But she disliked the alias, as she called it, and wished that she had been allowed to take some simpler, less pretentious name than the high-sounding mock-title by which she was now known. Of course, as Mr. Candover said, nobody supposed that the title of “Countess” was anything but a trade fiction, but the whole surroundings of her new calling, combining unlimited show with narrow capital, were distasteful to Audrey.

At nine o’clock punctually Mr. Candover met her, and she at once, having ordered coffee and a roll as an excuse for her presence in the shop, told him the whole story of the events of the previous evening.

He thrust aside as absurd the suggestion of the Frenchwoman and the doctor that Audrey had been misled by her imagination.
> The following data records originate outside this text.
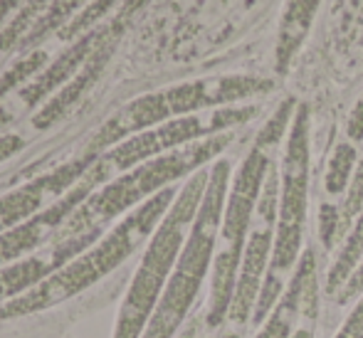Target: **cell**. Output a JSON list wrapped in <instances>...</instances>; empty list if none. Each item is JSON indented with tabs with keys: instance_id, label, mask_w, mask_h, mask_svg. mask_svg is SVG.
Returning <instances> with one entry per match:
<instances>
[{
	"instance_id": "obj_23",
	"label": "cell",
	"mask_w": 363,
	"mask_h": 338,
	"mask_svg": "<svg viewBox=\"0 0 363 338\" xmlns=\"http://www.w3.org/2000/svg\"><path fill=\"white\" fill-rule=\"evenodd\" d=\"M291 109H294V99H287L282 106H279L277 111H274L272 119L264 124V129L259 131L257 136V143L255 146L264 148V151H269L272 146H277L279 141H282V134L287 131V124H289V116H291Z\"/></svg>"
},
{
	"instance_id": "obj_18",
	"label": "cell",
	"mask_w": 363,
	"mask_h": 338,
	"mask_svg": "<svg viewBox=\"0 0 363 338\" xmlns=\"http://www.w3.org/2000/svg\"><path fill=\"white\" fill-rule=\"evenodd\" d=\"M84 0H50V5L45 8V13L40 15V20L35 23V28L28 33V38L20 43L23 50H33L38 43H43L45 38H50L52 33H62L69 25L72 13L82 8Z\"/></svg>"
},
{
	"instance_id": "obj_10",
	"label": "cell",
	"mask_w": 363,
	"mask_h": 338,
	"mask_svg": "<svg viewBox=\"0 0 363 338\" xmlns=\"http://www.w3.org/2000/svg\"><path fill=\"white\" fill-rule=\"evenodd\" d=\"M99 158L101 156H96V153L84 151L79 158H72V161L62 163V166L52 168L43 176L23 183L15 191L0 196V235L28 222L30 218L40 215L62 196H67Z\"/></svg>"
},
{
	"instance_id": "obj_4",
	"label": "cell",
	"mask_w": 363,
	"mask_h": 338,
	"mask_svg": "<svg viewBox=\"0 0 363 338\" xmlns=\"http://www.w3.org/2000/svg\"><path fill=\"white\" fill-rule=\"evenodd\" d=\"M228 183L230 163L218 161L211 168L206 196H203V203L198 208L196 220H193V227L181 249L176 269H173L166 291H163L141 338H176L181 334L183 324L188 321V314L198 301L203 281H206L208 271L213 269L225 201H228Z\"/></svg>"
},
{
	"instance_id": "obj_31",
	"label": "cell",
	"mask_w": 363,
	"mask_h": 338,
	"mask_svg": "<svg viewBox=\"0 0 363 338\" xmlns=\"http://www.w3.org/2000/svg\"><path fill=\"white\" fill-rule=\"evenodd\" d=\"M201 319H191L186 326L181 329V334H178L176 338H198V331H201Z\"/></svg>"
},
{
	"instance_id": "obj_11",
	"label": "cell",
	"mask_w": 363,
	"mask_h": 338,
	"mask_svg": "<svg viewBox=\"0 0 363 338\" xmlns=\"http://www.w3.org/2000/svg\"><path fill=\"white\" fill-rule=\"evenodd\" d=\"M99 235L101 232H84L74 235V237H57L45 244V247H40L35 254H30V257L8 264V267H0V306L28 294L38 284H43L50 274L62 269L82 249L89 247Z\"/></svg>"
},
{
	"instance_id": "obj_15",
	"label": "cell",
	"mask_w": 363,
	"mask_h": 338,
	"mask_svg": "<svg viewBox=\"0 0 363 338\" xmlns=\"http://www.w3.org/2000/svg\"><path fill=\"white\" fill-rule=\"evenodd\" d=\"M316 276V257L314 249H304L294 267V274L287 281V289L279 296L272 314L264 319V326H259V334L255 338H291L304 319L306 291L311 279Z\"/></svg>"
},
{
	"instance_id": "obj_19",
	"label": "cell",
	"mask_w": 363,
	"mask_h": 338,
	"mask_svg": "<svg viewBox=\"0 0 363 338\" xmlns=\"http://www.w3.org/2000/svg\"><path fill=\"white\" fill-rule=\"evenodd\" d=\"M50 5V0H28L25 5H20V10L15 13V18L0 30V50L8 52L13 47H20L28 33L35 28V23L40 20V15L45 13V8Z\"/></svg>"
},
{
	"instance_id": "obj_24",
	"label": "cell",
	"mask_w": 363,
	"mask_h": 338,
	"mask_svg": "<svg viewBox=\"0 0 363 338\" xmlns=\"http://www.w3.org/2000/svg\"><path fill=\"white\" fill-rule=\"evenodd\" d=\"M363 208V161L359 166V171L354 173L351 178V186H349V196H346V203H344V210H341V230L339 232H346L354 218L361 213Z\"/></svg>"
},
{
	"instance_id": "obj_17",
	"label": "cell",
	"mask_w": 363,
	"mask_h": 338,
	"mask_svg": "<svg viewBox=\"0 0 363 338\" xmlns=\"http://www.w3.org/2000/svg\"><path fill=\"white\" fill-rule=\"evenodd\" d=\"M361 262H363V215L356 220L354 230H351L349 237H346L339 257H336V262L331 264L329 274H326V284H324L326 294L329 296L339 294L341 286L351 279V274L359 269Z\"/></svg>"
},
{
	"instance_id": "obj_29",
	"label": "cell",
	"mask_w": 363,
	"mask_h": 338,
	"mask_svg": "<svg viewBox=\"0 0 363 338\" xmlns=\"http://www.w3.org/2000/svg\"><path fill=\"white\" fill-rule=\"evenodd\" d=\"M23 146H25V138L20 134H3L0 136V163L13 156V153H18Z\"/></svg>"
},
{
	"instance_id": "obj_21",
	"label": "cell",
	"mask_w": 363,
	"mask_h": 338,
	"mask_svg": "<svg viewBox=\"0 0 363 338\" xmlns=\"http://www.w3.org/2000/svg\"><path fill=\"white\" fill-rule=\"evenodd\" d=\"M354 163H356V148L351 146V143L336 146L334 156H331V161H329V171H326V193L339 196V193L349 186Z\"/></svg>"
},
{
	"instance_id": "obj_1",
	"label": "cell",
	"mask_w": 363,
	"mask_h": 338,
	"mask_svg": "<svg viewBox=\"0 0 363 338\" xmlns=\"http://www.w3.org/2000/svg\"><path fill=\"white\" fill-rule=\"evenodd\" d=\"M176 196L178 191L171 186L166 191L156 193L153 198H148L146 203H141L131 213H126L114 227L101 232L89 247L82 249L62 269L50 274L43 284H38L35 289H30L28 294L18 296V299L8 301L5 306H0V321H15L33 314H43V311L55 309V306L74 299L82 291L94 286L96 281L109 276L141 244L151 240V235L156 232L161 220L171 210Z\"/></svg>"
},
{
	"instance_id": "obj_13",
	"label": "cell",
	"mask_w": 363,
	"mask_h": 338,
	"mask_svg": "<svg viewBox=\"0 0 363 338\" xmlns=\"http://www.w3.org/2000/svg\"><path fill=\"white\" fill-rule=\"evenodd\" d=\"M131 13H126V10H121L119 18L114 20V23L106 25V33L104 38H101V43L96 45V50L91 52V57L84 62V67L74 74V79H69L67 84L62 86V89L57 91V94H52L48 101L43 104V109L35 111L33 116V126L35 129H50V126L55 124V121H60L65 114H67L69 109L77 104V101L84 96V91L89 89L91 84H94L96 79H99V74L104 72L106 62H109V57L114 55V47H116V40L121 38V33H124V20L129 18Z\"/></svg>"
},
{
	"instance_id": "obj_32",
	"label": "cell",
	"mask_w": 363,
	"mask_h": 338,
	"mask_svg": "<svg viewBox=\"0 0 363 338\" xmlns=\"http://www.w3.org/2000/svg\"><path fill=\"white\" fill-rule=\"evenodd\" d=\"M20 3H23V0H0V25L8 20V15L13 13L15 8H20Z\"/></svg>"
},
{
	"instance_id": "obj_12",
	"label": "cell",
	"mask_w": 363,
	"mask_h": 338,
	"mask_svg": "<svg viewBox=\"0 0 363 338\" xmlns=\"http://www.w3.org/2000/svg\"><path fill=\"white\" fill-rule=\"evenodd\" d=\"M272 89V81L262 77H247V74H233V77H213V79H198L186 81V84L163 89L171 119L178 116H191L201 109L211 106H223L230 101L245 99L252 94H264Z\"/></svg>"
},
{
	"instance_id": "obj_7",
	"label": "cell",
	"mask_w": 363,
	"mask_h": 338,
	"mask_svg": "<svg viewBox=\"0 0 363 338\" xmlns=\"http://www.w3.org/2000/svg\"><path fill=\"white\" fill-rule=\"evenodd\" d=\"M255 114H257L255 106H242V109H218L211 111V114L178 116V119L146 129L141 134L121 141L119 146L109 148L101 156V163L109 168L111 176L114 173H126L144 161H151V158L163 156L168 151H176V148H183L188 143L218 136L220 131H228L238 124H245Z\"/></svg>"
},
{
	"instance_id": "obj_28",
	"label": "cell",
	"mask_w": 363,
	"mask_h": 338,
	"mask_svg": "<svg viewBox=\"0 0 363 338\" xmlns=\"http://www.w3.org/2000/svg\"><path fill=\"white\" fill-rule=\"evenodd\" d=\"M334 338H363V296L359 299V304L354 306V311L349 314L346 324L341 326V331Z\"/></svg>"
},
{
	"instance_id": "obj_2",
	"label": "cell",
	"mask_w": 363,
	"mask_h": 338,
	"mask_svg": "<svg viewBox=\"0 0 363 338\" xmlns=\"http://www.w3.org/2000/svg\"><path fill=\"white\" fill-rule=\"evenodd\" d=\"M230 141H233V134H218L211 138H203V141L188 143L183 148H176V151H168L163 156L139 163V166L126 173H119L116 178L106 181L101 188H96L69 215V220L57 232V237L101 232L111 220L121 218L124 213H131V210L139 208L141 203H146L156 193L171 188V183H176L178 178L188 176L193 171H201Z\"/></svg>"
},
{
	"instance_id": "obj_25",
	"label": "cell",
	"mask_w": 363,
	"mask_h": 338,
	"mask_svg": "<svg viewBox=\"0 0 363 338\" xmlns=\"http://www.w3.org/2000/svg\"><path fill=\"white\" fill-rule=\"evenodd\" d=\"M316 314H319V281L316 276L311 279L309 291H306V304H304V319H301L299 329L291 338H314V324Z\"/></svg>"
},
{
	"instance_id": "obj_5",
	"label": "cell",
	"mask_w": 363,
	"mask_h": 338,
	"mask_svg": "<svg viewBox=\"0 0 363 338\" xmlns=\"http://www.w3.org/2000/svg\"><path fill=\"white\" fill-rule=\"evenodd\" d=\"M306 188H309V109L301 104L296 109L294 121H291L287 151H284L282 198H279L274 249L252 314L255 326H262V321L272 314L279 296H282V286L287 281L289 271L296 267V262L301 257V235H304L306 220Z\"/></svg>"
},
{
	"instance_id": "obj_33",
	"label": "cell",
	"mask_w": 363,
	"mask_h": 338,
	"mask_svg": "<svg viewBox=\"0 0 363 338\" xmlns=\"http://www.w3.org/2000/svg\"><path fill=\"white\" fill-rule=\"evenodd\" d=\"M13 119H15V111L8 109V106H0V131H3Z\"/></svg>"
},
{
	"instance_id": "obj_3",
	"label": "cell",
	"mask_w": 363,
	"mask_h": 338,
	"mask_svg": "<svg viewBox=\"0 0 363 338\" xmlns=\"http://www.w3.org/2000/svg\"><path fill=\"white\" fill-rule=\"evenodd\" d=\"M208 181H211V171H206V168L193 173L186 181V186L178 191L176 201L156 227V232L146 242V252L124 294L111 338L144 336L148 321H151L153 311H156L158 301L168 286V279L176 269L178 257H181V249L193 227L203 196H206Z\"/></svg>"
},
{
	"instance_id": "obj_34",
	"label": "cell",
	"mask_w": 363,
	"mask_h": 338,
	"mask_svg": "<svg viewBox=\"0 0 363 338\" xmlns=\"http://www.w3.org/2000/svg\"><path fill=\"white\" fill-rule=\"evenodd\" d=\"M198 338H211V336H198Z\"/></svg>"
},
{
	"instance_id": "obj_20",
	"label": "cell",
	"mask_w": 363,
	"mask_h": 338,
	"mask_svg": "<svg viewBox=\"0 0 363 338\" xmlns=\"http://www.w3.org/2000/svg\"><path fill=\"white\" fill-rule=\"evenodd\" d=\"M45 67H48V55H45L43 50H30V52H25L13 67L0 74V99L8 96L10 91L23 89L25 81L38 77Z\"/></svg>"
},
{
	"instance_id": "obj_27",
	"label": "cell",
	"mask_w": 363,
	"mask_h": 338,
	"mask_svg": "<svg viewBox=\"0 0 363 338\" xmlns=\"http://www.w3.org/2000/svg\"><path fill=\"white\" fill-rule=\"evenodd\" d=\"M361 296H363V262L359 264V269L351 274V279L341 286V291L336 294V304L346 306V304H351L354 299H361Z\"/></svg>"
},
{
	"instance_id": "obj_14",
	"label": "cell",
	"mask_w": 363,
	"mask_h": 338,
	"mask_svg": "<svg viewBox=\"0 0 363 338\" xmlns=\"http://www.w3.org/2000/svg\"><path fill=\"white\" fill-rule=\"evenodd\" d=\"M104 33H106V25L104 28L89 30V33H84L82 38H77L74 45H69L55 62H50L30 84H25L23 89H20V101H23V106L40 104V101L48 99V96L57 94L69 79H74V74L84 67V62L91 57L96 45L101 43Z\"/></svg>"
},
{
	"instance_id": "obj_22",
	"label": "cell",
	"mask_w": 363,
	"mask_h": 338,
	"mask_svg": "<svg viewBox=\"0 0 363 338\" xmlns=\"http://www.w3.org/2000/svg\"><path fill=\"white\" fill-rule=\"evenodd\" d=\"M114 3H116V0H94V3H89L84 10H82V13H77L74 18L69 20V25L62 30V33H60V38H62V40H72V38H77V35L82 38L84 33L94 30V23L99 18H104Z\"/></svg>"
},
{
	"instance_id": "obj_6",
	"label": "cell",
	"mask_w": 363,
	"mask_h": 338,
	"mask_svg": "<svg viewBox=\"0 0 363 338\" xmlns=\"http://www.w3.org/2000/svg\"><path fill=\"white\" fill-rule=\"evenodd\" d=\"M269 173V156L264 148L255 146L247 158L240 166L233 188L228 191L225 201L223 225H220L216 259H213V276H211V301L206 309L208 329H218L228 321L230 304H233L235 286H238L240 264H242L245 244L252 227V215L257 210L259 196H262L264 181Z\"/></svg>"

“You saw a woman, a stranger, undoubtedly,” said he. “People don’t imagine such things. And no doubt you saw her dragged away, and saw her lying in the fitting-room. The only thing I doubt is that she can have been dead.”

“Don’t you think Mademoiselle Laure may have found the dead body and, in her anxiety to hush things up, have removed it?”

“No doubt she could. The old Frenchwoman is artful enough for anything, and clever enough too—but to do such a thing, and to remove all traces of such a tragedy, requires time. Now, by your account, she had no time. You say you were only left alone about twenty minutes or half an hour, and that in that time she had fetched a doctor?”

“Ye-es, but——”

“Well, she might very well have removed the body, but it’s impossible, absolutely impossible, that she could have removed all traces, so as to deceive even the doctor!”

“Well, who do you think the woman could have been? She was not English. What could she want with me to be so angry as she was?”

“Impossible to say. Most likely it was not you but old Laure she was angry with—some business rival perhaps, who had wanted the post of forewoman for herself.”